Thursday, July 2, 2009

Haruki Murakami on New Realism

"A common state of mind among people in the contemporary world is that they become unsure about whether the world they see is actually real. The Twin Towers of the World Trade Center came crashing down during the Sept. 11, 2001, terrorist attacks in New York in scenes that seemed to be unreal. As video footage of the towers collapsing were shown over and over again, some people might unwittingly and momentarily have felt they were straying into an odd world where no such towering buildings existed.
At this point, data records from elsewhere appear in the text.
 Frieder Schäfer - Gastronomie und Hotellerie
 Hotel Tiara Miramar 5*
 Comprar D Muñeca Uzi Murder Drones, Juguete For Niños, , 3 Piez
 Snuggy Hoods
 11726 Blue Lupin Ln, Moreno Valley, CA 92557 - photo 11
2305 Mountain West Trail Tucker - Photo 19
They possibly think there could be a world where U.S. President George W. Bush was not reelected and the Iraq war did not break out.
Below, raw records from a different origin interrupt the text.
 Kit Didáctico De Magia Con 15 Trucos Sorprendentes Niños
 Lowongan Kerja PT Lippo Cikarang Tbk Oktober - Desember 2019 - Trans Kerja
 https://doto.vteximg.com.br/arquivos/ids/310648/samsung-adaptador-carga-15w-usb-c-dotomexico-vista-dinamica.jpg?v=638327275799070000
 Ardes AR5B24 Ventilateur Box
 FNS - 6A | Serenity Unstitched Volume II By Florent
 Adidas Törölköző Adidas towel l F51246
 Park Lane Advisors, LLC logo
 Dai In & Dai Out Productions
I think the Great Hanshin Earthquake in January 1995 and the Aum sarin gas attack on the Tokyo subway system in March that year made many Japanese experience a sense of dissociation from reality before people of other countries. They asked themselves, "What we are here for?" My novels, except for "Norwegian Wood," do not represent what we call realism, but seem to have started being accepted the world over as works representing new realism--especially after 9/11.

At the same time, I like secular novels like those written by Honore de Balzac [1799-1850]. I wanted to write a "comprehensive novel" in my own style describing present-day social conditions from a three-dimensional standpoint. I tried to embed human life in the contemporary social climate by going beyond the genre of pure literature and by tapping various approaches that each offered something different.